Spatial reasoning records:
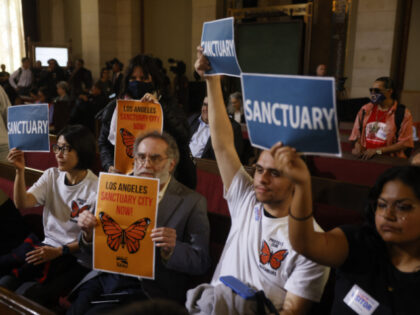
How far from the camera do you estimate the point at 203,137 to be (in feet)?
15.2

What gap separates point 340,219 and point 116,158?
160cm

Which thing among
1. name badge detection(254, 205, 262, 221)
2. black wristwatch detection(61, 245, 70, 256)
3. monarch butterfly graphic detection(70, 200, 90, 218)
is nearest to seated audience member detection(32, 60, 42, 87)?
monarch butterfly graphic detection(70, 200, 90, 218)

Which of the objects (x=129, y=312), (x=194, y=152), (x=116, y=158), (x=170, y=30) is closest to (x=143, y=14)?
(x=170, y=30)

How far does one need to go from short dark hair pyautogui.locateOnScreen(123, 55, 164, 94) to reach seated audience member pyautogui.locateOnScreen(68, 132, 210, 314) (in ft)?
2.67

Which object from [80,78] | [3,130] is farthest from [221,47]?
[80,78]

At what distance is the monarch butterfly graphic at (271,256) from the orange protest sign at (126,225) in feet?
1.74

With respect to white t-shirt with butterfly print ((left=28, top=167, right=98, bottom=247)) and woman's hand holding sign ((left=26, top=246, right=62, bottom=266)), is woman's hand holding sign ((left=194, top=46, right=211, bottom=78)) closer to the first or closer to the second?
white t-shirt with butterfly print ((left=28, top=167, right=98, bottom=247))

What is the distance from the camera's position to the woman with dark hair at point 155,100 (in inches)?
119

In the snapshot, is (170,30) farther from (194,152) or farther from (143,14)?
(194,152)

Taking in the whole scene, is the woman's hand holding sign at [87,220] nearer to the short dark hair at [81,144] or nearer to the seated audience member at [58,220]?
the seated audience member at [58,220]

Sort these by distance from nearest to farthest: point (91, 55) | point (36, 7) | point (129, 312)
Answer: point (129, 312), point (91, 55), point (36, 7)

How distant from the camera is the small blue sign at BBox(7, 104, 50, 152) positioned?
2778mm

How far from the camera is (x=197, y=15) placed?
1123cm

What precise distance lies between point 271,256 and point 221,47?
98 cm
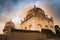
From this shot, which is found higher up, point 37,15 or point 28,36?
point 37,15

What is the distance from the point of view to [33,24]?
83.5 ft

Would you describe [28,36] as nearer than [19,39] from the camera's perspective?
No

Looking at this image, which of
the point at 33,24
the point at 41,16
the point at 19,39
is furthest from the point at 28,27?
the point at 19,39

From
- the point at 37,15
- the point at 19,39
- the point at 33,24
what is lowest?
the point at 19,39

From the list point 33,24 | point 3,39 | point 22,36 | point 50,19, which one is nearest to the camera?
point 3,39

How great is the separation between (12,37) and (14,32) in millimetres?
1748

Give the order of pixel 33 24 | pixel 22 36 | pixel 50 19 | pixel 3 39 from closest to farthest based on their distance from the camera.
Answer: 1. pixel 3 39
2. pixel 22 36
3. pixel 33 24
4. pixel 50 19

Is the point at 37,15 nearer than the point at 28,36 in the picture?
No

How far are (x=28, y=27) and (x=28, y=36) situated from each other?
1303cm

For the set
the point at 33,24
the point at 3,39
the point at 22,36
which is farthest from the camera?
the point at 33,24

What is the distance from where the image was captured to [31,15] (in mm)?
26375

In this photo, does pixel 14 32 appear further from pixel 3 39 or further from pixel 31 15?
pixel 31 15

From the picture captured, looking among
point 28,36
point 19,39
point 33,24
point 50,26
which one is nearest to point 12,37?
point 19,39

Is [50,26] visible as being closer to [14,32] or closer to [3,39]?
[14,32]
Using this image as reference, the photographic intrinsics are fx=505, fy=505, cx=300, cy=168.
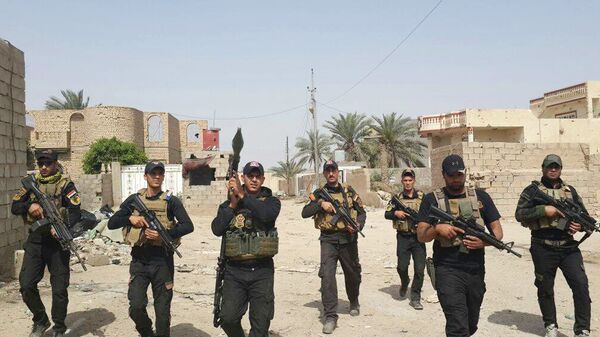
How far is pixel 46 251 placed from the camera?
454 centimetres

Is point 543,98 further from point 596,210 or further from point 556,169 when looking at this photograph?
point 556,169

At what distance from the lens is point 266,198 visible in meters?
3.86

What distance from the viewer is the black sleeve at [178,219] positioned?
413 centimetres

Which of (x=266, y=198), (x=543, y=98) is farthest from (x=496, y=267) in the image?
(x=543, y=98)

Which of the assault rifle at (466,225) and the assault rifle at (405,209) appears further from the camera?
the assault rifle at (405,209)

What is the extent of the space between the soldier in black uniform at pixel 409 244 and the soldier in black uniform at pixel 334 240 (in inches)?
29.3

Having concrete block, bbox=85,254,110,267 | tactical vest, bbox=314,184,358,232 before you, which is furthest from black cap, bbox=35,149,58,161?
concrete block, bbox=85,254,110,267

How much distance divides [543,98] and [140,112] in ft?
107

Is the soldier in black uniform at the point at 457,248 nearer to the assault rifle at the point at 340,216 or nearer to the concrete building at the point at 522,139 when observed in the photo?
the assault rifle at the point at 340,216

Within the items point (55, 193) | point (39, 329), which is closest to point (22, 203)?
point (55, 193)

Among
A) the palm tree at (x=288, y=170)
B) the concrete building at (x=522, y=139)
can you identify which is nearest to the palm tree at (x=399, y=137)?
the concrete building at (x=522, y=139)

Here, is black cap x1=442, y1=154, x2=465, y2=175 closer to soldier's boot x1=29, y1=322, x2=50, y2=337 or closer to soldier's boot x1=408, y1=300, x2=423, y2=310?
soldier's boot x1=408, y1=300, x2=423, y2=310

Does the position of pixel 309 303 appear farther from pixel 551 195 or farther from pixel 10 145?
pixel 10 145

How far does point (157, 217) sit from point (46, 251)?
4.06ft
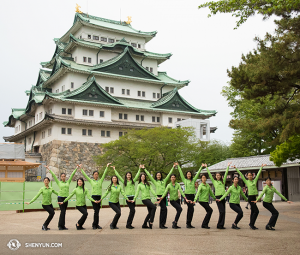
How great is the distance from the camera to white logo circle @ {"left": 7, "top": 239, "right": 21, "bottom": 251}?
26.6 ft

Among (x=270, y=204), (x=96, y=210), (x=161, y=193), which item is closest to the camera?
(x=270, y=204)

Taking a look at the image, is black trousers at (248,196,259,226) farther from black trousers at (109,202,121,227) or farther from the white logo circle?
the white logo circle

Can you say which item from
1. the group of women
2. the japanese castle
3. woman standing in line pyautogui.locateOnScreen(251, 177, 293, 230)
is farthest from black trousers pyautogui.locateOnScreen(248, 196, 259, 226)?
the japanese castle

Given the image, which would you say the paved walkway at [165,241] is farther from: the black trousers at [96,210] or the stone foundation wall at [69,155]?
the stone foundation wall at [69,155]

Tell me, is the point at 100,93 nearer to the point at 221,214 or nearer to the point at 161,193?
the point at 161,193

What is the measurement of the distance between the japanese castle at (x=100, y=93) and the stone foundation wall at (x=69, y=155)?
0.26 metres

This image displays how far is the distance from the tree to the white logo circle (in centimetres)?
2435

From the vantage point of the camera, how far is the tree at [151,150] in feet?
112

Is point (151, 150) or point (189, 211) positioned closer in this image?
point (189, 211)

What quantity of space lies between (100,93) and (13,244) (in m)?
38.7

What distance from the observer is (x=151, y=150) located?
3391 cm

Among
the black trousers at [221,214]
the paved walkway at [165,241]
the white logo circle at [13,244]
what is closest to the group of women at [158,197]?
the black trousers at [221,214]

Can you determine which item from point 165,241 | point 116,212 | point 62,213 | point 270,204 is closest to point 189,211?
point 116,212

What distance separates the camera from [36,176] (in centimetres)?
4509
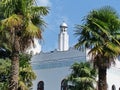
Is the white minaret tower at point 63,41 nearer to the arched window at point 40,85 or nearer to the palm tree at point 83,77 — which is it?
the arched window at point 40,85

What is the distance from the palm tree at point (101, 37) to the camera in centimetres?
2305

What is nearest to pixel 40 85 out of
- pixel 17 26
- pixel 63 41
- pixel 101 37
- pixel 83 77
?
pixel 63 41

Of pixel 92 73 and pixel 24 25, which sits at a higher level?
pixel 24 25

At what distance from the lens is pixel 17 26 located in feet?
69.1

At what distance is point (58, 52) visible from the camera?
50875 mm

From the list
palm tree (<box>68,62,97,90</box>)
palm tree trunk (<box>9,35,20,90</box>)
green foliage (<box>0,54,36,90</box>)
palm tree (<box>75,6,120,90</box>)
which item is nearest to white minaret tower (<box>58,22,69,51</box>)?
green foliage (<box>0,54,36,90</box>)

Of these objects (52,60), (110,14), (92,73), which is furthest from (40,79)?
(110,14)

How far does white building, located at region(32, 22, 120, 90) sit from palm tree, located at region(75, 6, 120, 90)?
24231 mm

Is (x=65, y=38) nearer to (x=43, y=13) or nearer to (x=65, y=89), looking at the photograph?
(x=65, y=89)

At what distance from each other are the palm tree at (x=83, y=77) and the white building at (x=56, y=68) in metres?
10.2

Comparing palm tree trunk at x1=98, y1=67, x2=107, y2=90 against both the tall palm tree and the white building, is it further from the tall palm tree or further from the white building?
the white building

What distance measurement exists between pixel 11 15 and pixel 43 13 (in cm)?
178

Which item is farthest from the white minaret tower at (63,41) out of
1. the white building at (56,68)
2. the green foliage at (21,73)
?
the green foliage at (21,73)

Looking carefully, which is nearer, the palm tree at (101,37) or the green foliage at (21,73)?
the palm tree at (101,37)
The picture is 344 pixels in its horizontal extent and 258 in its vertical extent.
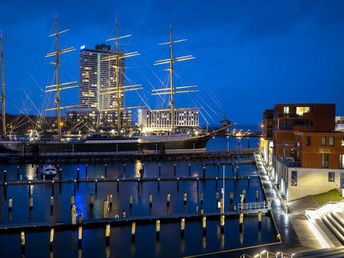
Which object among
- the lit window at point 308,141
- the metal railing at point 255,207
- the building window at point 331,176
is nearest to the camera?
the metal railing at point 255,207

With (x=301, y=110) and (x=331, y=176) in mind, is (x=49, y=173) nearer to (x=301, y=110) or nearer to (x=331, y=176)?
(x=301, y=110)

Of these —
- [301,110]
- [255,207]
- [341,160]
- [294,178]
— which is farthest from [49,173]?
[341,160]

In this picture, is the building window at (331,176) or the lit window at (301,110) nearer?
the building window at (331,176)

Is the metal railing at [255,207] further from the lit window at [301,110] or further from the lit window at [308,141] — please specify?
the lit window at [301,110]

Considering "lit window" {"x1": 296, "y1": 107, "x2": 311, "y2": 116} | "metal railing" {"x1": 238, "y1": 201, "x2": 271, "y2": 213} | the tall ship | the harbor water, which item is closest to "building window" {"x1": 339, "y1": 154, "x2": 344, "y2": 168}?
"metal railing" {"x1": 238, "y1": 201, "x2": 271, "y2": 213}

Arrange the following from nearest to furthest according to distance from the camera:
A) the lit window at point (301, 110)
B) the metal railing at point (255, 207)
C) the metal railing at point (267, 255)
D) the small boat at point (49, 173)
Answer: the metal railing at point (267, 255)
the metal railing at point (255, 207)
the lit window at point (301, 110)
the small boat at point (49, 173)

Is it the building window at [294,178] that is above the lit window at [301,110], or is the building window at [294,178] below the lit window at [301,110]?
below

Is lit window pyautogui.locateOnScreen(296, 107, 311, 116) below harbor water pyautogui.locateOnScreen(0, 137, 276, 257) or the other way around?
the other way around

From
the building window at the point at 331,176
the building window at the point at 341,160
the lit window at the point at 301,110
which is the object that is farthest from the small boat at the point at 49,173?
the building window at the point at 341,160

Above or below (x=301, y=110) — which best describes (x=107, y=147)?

[What the exercise asks]: Count the lines above that contain the word "higher". Reply with the number only.

[Solution to the problem]: 2